## Exercise goal
Omit every image, and transcribe the remaining entries exactly as given.

## Items
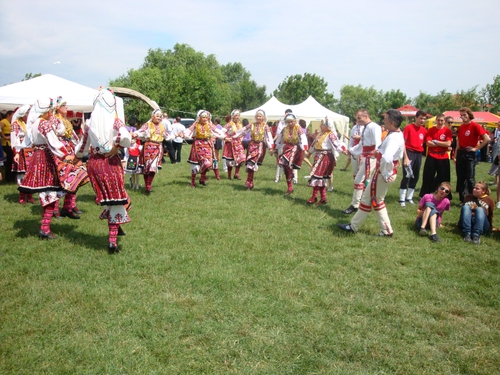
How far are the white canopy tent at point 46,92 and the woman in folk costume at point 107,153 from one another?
670cm

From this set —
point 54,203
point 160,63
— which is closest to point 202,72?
point 160,63

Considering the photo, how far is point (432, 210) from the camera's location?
20.3ft

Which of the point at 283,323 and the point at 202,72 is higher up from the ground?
the point at 202,72

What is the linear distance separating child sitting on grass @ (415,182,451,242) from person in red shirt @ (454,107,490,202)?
256 cm

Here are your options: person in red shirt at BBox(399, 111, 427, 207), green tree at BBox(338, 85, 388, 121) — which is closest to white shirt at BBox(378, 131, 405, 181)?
person in red shirt at BBox(399, 111, 427, 207)

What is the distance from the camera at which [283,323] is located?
355 centimetres

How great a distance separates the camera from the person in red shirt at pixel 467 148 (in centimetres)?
820

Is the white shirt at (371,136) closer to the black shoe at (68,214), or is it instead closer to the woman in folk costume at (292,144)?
the woman in folk costume at (292,144)

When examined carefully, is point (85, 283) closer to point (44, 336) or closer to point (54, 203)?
point (44, 336)

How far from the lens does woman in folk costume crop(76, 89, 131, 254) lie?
4.77 m

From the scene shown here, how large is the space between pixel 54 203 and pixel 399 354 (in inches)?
194

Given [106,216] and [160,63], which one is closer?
[106,216]

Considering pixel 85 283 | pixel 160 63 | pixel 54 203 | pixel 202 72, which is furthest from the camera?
pixel 160 63

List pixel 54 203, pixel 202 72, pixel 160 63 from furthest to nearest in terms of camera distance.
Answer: pixel 160 63 < pixel 202 72 < pixel 54 203
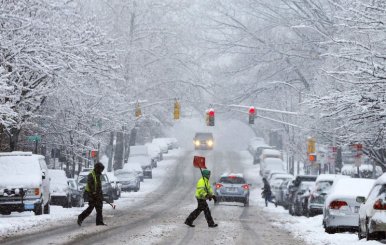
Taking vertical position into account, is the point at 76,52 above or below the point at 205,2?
below

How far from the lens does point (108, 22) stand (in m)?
67.4

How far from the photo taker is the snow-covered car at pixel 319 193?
102ft

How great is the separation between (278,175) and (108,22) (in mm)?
18845

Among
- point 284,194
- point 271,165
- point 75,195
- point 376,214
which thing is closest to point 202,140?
point 271,165

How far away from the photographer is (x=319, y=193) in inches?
1232

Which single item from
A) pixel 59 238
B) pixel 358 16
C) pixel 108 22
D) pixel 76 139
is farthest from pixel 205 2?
pixel 59 238

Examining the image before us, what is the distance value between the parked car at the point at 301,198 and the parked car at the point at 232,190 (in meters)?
8.28

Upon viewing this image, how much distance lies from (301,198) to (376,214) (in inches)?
677

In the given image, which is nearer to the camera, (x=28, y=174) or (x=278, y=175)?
(x=28, y=174)

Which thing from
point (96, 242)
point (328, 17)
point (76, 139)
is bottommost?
point (96, 242)

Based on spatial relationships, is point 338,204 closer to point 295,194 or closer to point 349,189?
point 349,189

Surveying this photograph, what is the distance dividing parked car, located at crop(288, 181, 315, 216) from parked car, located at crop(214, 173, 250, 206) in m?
8.28

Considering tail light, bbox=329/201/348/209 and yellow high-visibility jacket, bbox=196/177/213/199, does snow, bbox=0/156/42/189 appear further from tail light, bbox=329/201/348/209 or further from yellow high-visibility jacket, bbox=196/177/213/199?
tail light, bbox=329/201/348/209

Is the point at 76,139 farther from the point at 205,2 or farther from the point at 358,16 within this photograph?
the point at 358,16
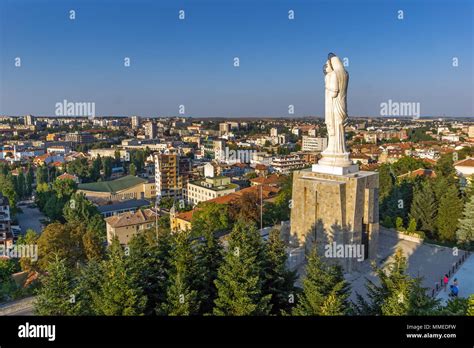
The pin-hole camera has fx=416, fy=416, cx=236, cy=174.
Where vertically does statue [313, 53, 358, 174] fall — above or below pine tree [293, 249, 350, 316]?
above

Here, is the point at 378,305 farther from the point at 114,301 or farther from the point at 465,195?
the point at 465,195

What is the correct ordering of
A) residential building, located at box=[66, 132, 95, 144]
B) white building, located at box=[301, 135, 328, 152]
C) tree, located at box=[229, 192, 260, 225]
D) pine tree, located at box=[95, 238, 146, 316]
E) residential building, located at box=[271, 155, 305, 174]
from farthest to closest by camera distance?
residential building, located at box=[66, 132, 95, 144] < white building, located at box=[301, 135, 328, 152] < residential building, located at box=[271, 155, 305, 174] < tree, located at box=[229, 192, 260, 225] < pine tree, located at box=[95, 238, 146, 316]

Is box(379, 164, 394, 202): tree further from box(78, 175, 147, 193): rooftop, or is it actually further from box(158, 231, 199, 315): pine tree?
box(78, 175, 147, 193): rooftop

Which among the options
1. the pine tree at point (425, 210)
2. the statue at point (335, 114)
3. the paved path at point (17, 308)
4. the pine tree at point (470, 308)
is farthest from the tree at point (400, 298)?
the pine tree at point (425, 210)

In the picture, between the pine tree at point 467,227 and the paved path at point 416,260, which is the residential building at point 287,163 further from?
the paved path at point 416,260

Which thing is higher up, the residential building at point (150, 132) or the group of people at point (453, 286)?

## Answer in full
How far are the white canopy tent at point 46,92 and the woman in folk costume at point 107,153 from one another?
670cm

From this set —
point 54,203
point 160,63
— which is closest to point 202,72?
point 160,63

Considering the photo, how far is point (432, 210) from the camera's location?
20.3ft

Which of the point at 283,323 and the point at 202,72 is higher up from the ground?
the point at 202,72

What is the linear distance separating child sitting on grass @ (415,182,451,242) from person in red shirt @ (454,107,490,202)?
256 cm

Here are your options: person in red shirt at BBox(399, 111, 427, 207), green tree at BBox(338, 85, 388, 121) — which is closest to white shirt at BBox(378, 131, 405, 181)?
person in red shirt at BBox(399, 111, 427, 207)

What is the distance from the camera at which [283,323] is located?
355 centimetres

How great a distance separates the camera from the person in red shirt at pixel 467 148 (in centimetres)?
820

Is the white shirt at (371,136) closer to the black shoe at (68,214), or is it instead closer to the woman in folk costume at (292,144)?
the woman in folk costume at (292,144)

When examined carefully, is point (85, 283) closer to point (44, 336) or closer to point (54, 203)?
point (44, 336)

How far from the lens does woman in folk costume crop(76, 89, 131, 254) lie?
4.77 m

From the scene shown here, how large is the space between pixel 54 203 and pixel 399 354 (in inches)?
194

Given [106,216] and [160,63], which one is closer?
[106,216]

Considering pixel 85 283 | pixel 160 63 | pixel 54 203 | pixel 202 72, which is furthest from the camera?
pixel 160 63

List pixel 54 203, pixel 202 72, pixel 160 63 from furthest to nearest in terms of camera distance.
Answer: pixel 160 63 < pixel 202 72 < pixel 54 203
Taking vertical position into account, is the point at 76,52 above or below the point at 205,2?
below

How far from the lens does point (108, 22) stand (in m)?
67.4

How far from the photo taker is the snow-covered car at pixel 319 193?
102ft

How great is the separation between (278,175) and (108,22) (in mm)?
18845

Among
- point 284,194
- point 271,165
- point 75,195
- point 376,214
which thing is closest to point 202,140?
point 271,165

How far away from the photographer is (x=319, y=193) in inches?
1232

Which single item from
A) pixel 59 238
B) pixel 358 16
C) pixel 108 22
D) pixel 76 139
is farthest from pixel 205 2?
pixel 59 238

Examining the image before us, what is the distance value between the parked car at the point at 301,198 and the parked car at the point at 232,190 (in meters)?
8.28

Upon viewing this image, how much distance lies from (301,198) to (376,214) (in inches)?
677

In the given image, which is nearer to the camera, (x=28, y=174) or (x=278, y=175)?
(x=28, y=174)

Which thing from
point (96, 242)
point (328, 17)
point (76, 139)
is bottommost?
point (96, 242)

Based on spatial relationships, is point 338,204 closer to point 295,194 or closer to point 349,189?
point 349,189

Surveying this photograph, what is the distance dividing parked car, located at crop(288, 181, 315, 216) from parked car, located at crop(214, 173, 250, 206) in m?
8.28

Considering tail light, bbox=329/201/348/209 and yellow high-visibility jacket, bbox=196/177/213/199, does snow, bbox=0/156/42/189 appear further from tail light, bbox=329/201/348/209 or further from yellow high-visibility jacket, bbox=196/177/213/199?
tail light, bbox=329/201/348/209

Is the point at 76,139 farther from the point at 205,2 or farther from the point at 358,16 within this photograph?
the point at 358,16
The pin-hole camera has fx=416, fy=416, cx=236, cy=174.
Where vertically does statue [313, 53, 358, 174] fall — above or below pine tree [293, 249, 350, 316]?
above

Here, is the point at 378,305 farther from the point at 114,301 or farther from the point at 465,195?
the point at 465,195

What is the correct ordering of
A) residential building, located at box=[66, 132, 95, 144]
B) white building, located at box=[301, 135, 328, 152]
C) tree, located at box=[229, 192, 260, 225]
D) pine tree, located at box=[95, 238, 146, 316]
E) residential building, located at box=[271, 155, 305, 174]
from farthest to closest by camera distance?
residential building, located at box=[66, 132, 95, 144] < white building, located at box=[301, 135, 328, 152] < residential building, located at box=[271, 155, 305, 174] < tree, located at box=[229, 192, 260, 225] < pine tree, located at box=[95, 238, 146, 316]

Is box(379, 164, 394, 202): tree further from box(78, 175, 147, 193): rooftop, or is it actually further from box(158, 231, 199, 315): pine tree?
box(78, 175, 147, 193): rooftop

Which among the options
1. the pine tree at point (425, 210)
2. the statue at point (335, 114)
3. the paved path at point (17, 308)
4. the pine tree at point (470, 308)
is farthest from the tree at point (400, 298)?
the pine tree at point (425, 210)

In the picture, between the pine tree at point 467,227 and the paved path at point 416,260, which is the residential building at point 287,163 further from?
the paved path at point 416,260

Which thing is higher up, the residential building at point (150, 132) or the group of people at point (453, 286)?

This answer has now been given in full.